The Equal Employment Opportunity Commission has asked a federal judge to reinstate and give back pay to a Howard University lawyer who was fired after he filed a sex discrimination case against the school.

The EEOC made the unusual request even though it has not yet completed its own investigation of claims by Michael A. Harris that he was discriminated against in his job and then fired on Jan. 31 because he had filed a complaint with the EEOC.

The agency charged in its suit that it has been unable to complete its investigation because eight Howard employes familiar with the case have refused to discuss it out of fear of reprisals by the school.

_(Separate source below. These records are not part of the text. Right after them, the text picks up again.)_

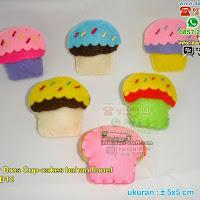 Souvenir Bros Cupcakes Bahan Flanel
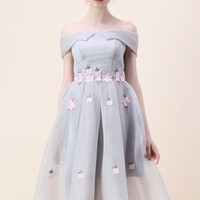 Waltz of the Flowers Airy Off-shoulder Dress in Grey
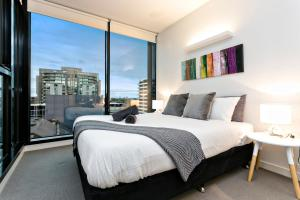 COMPLETE HOST St Kilda Rd Apartments, Апартаменты  Мельбурн - big - 43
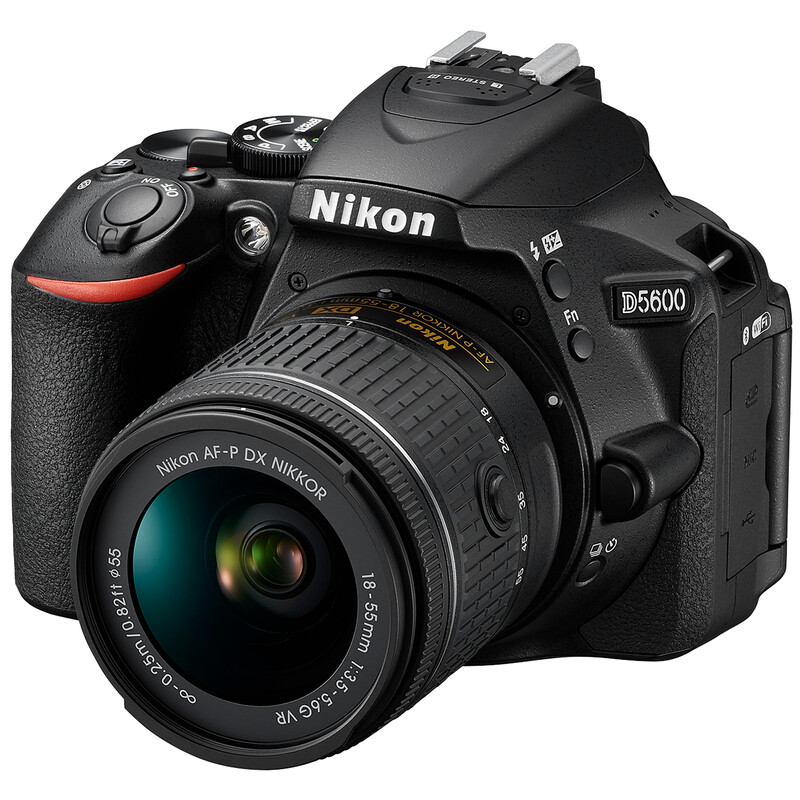 Nikon D5600 + AF-P DX 18-55/3,5-5,6G VR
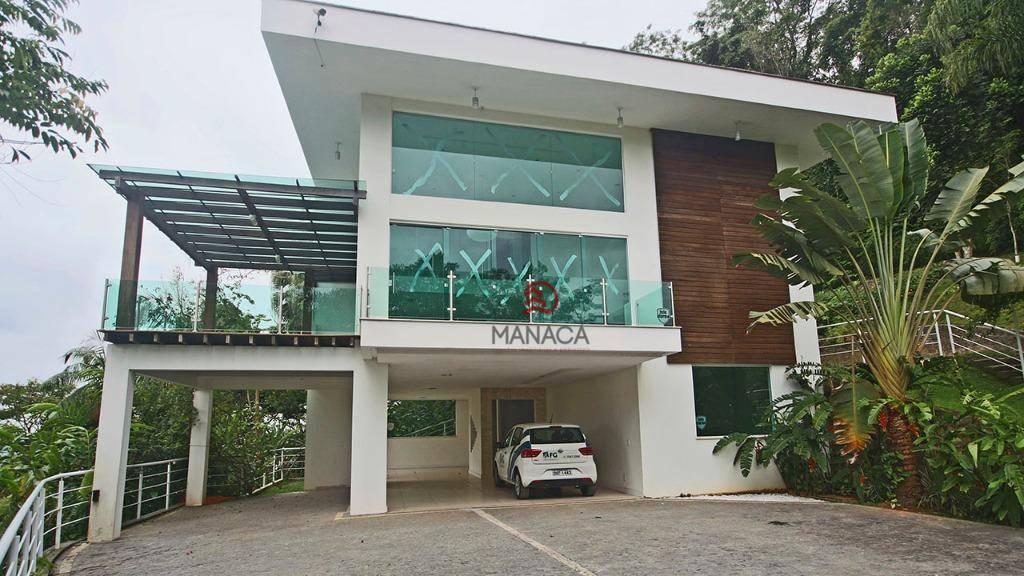 Sobrado com 3 dormitórios à venda, 350 m² por R$ 1.992.000 - Vila Nova - Jaraguá do Sul/SC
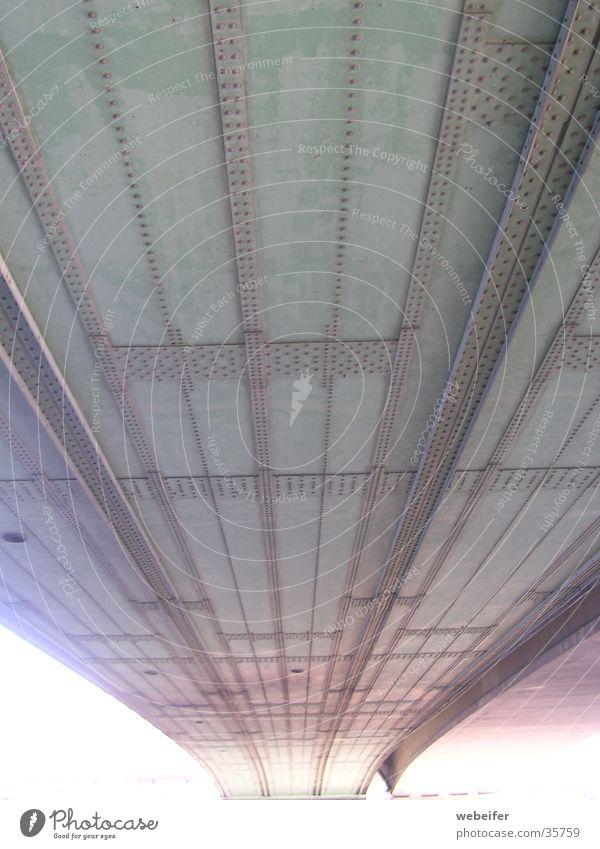 Unter der Brücke Froschperspektive Konstruktion Köln Deutzer Brücke Niete Metall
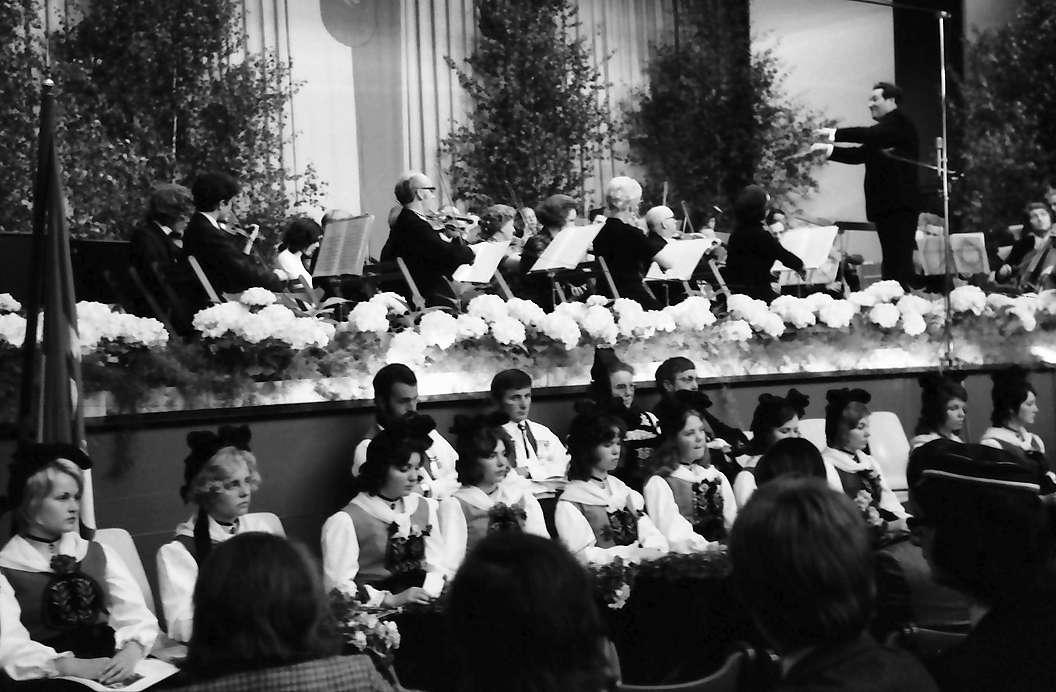Lörrach: Stadthalle, Orchester Oberrheinischer Musikfreunde Lörrach, im Vordergrund Reihen Vrenelis, Bild 1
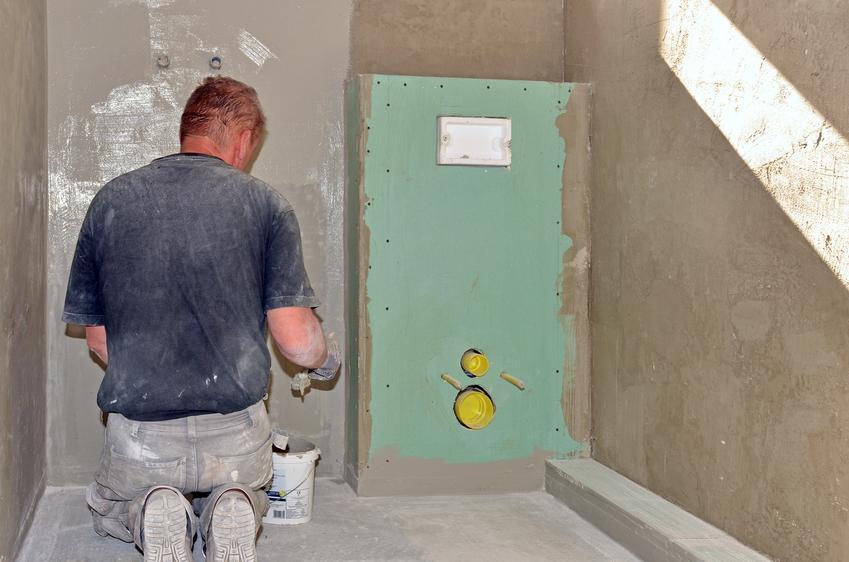 Montaż WC ze zbiornikiem zewnętrznym. Normalny stopień skomplikowania prac.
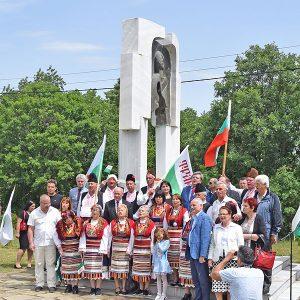 Поклонение на Илиева нива за 107 г. от масовото избиване на тракийски бежанци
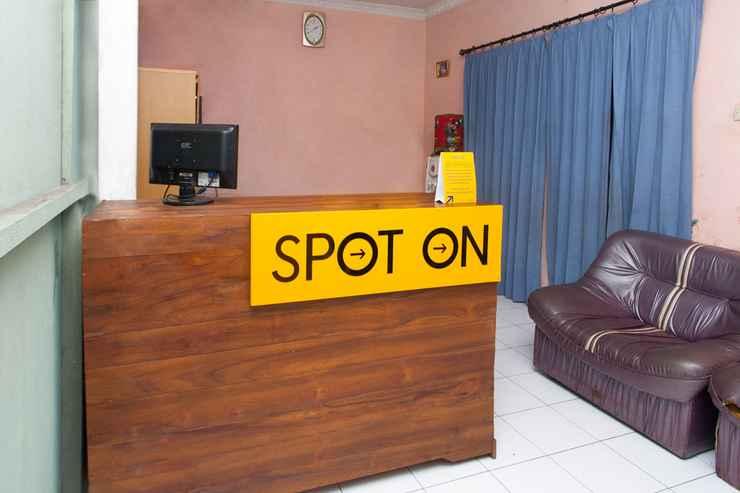 LOBBY SPOT ON 2830 Azka Guest House Syariah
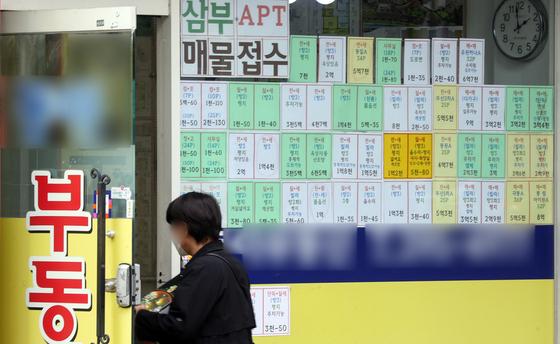 지난달 27일 서울시내 한 공인중개사 사무소에 매물 전단이 붙어있다. 이날 KB국민은행 리브부동산의 '월간 KB주택가격동향'에 따르면 4월 서울의 중소형 아파트 평균 매매가격은 9억8658만원으로, 2년 전과 비교해 2억9237만원 올랐다. [뉴스1]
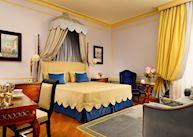 Superior room, Hotel Santa Maria Novella, Florence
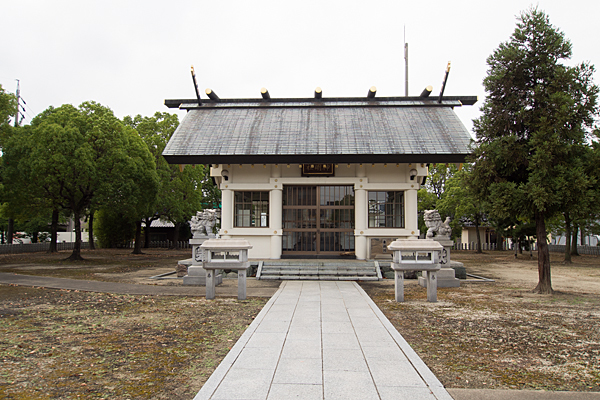 春田野神明社拝殿前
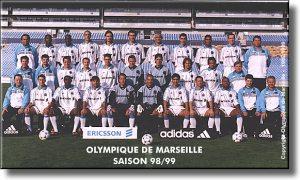 L'effectif de la saison 1998-1999 aurait mérité un meilleur sort.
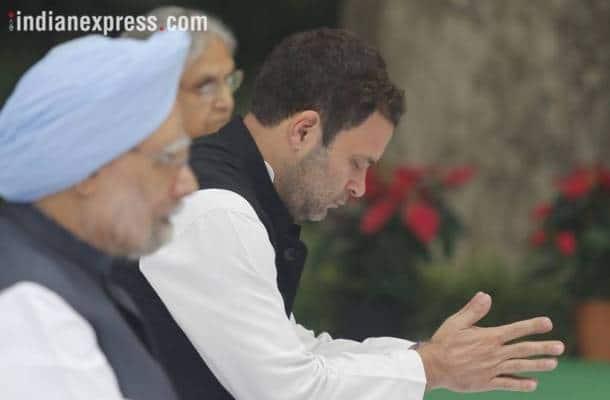 Indira Gandhi anniversary, Indira Gandhi anniversary photos, Indira Gandhi, Indira Gandhi death anniversary, Indira Gandhi tributes, Shakti sthal, Rahul Gandhi, Manmohan Singh, Pranab Mukherjee, indian express
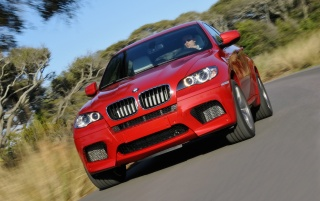 BMW X6 M frente wallpapers and stock photos
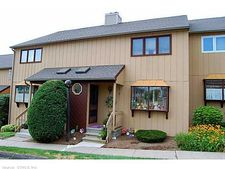 246 Skyview Dr, Cromwell, CT 06416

Harris, until his firing a $29,000-a-year staff adviser in the office of Howard's general counsel, Dorsey Lane, has claimed that Lane favored female employes in pay and promotions over him even though he is better qualified.

The EEOC said in its suit that Harris had complained to university president James Cheek about the alleged sex discrimination for two years before filing the EEOC complaint last Nov. 1. Harris charged in his EEOC filing that one woman was promoted to assistant general counsel despite inferior qualifications and that he was denied a chance to compete for the job. In another instance, he said that a woman in Lane's office is being paid $2,000 more per year despite the fact that she does not have a law degree.

"Howard University discharged Harris because he opposed employment practices made unlawful by anti-discrimination laws , and because he filed a charge of discrimination with the commission against Howard University," the EEOC suit alleged.

Harris charged in a second EEOC complaint after he was fired that he had been given "very little meaningful work" after filing the first complaint. Harris said he was told by Cheek "that I was discharged due to unacceptable performance and because of activities and efforts that are detrimental to the well-being of the university.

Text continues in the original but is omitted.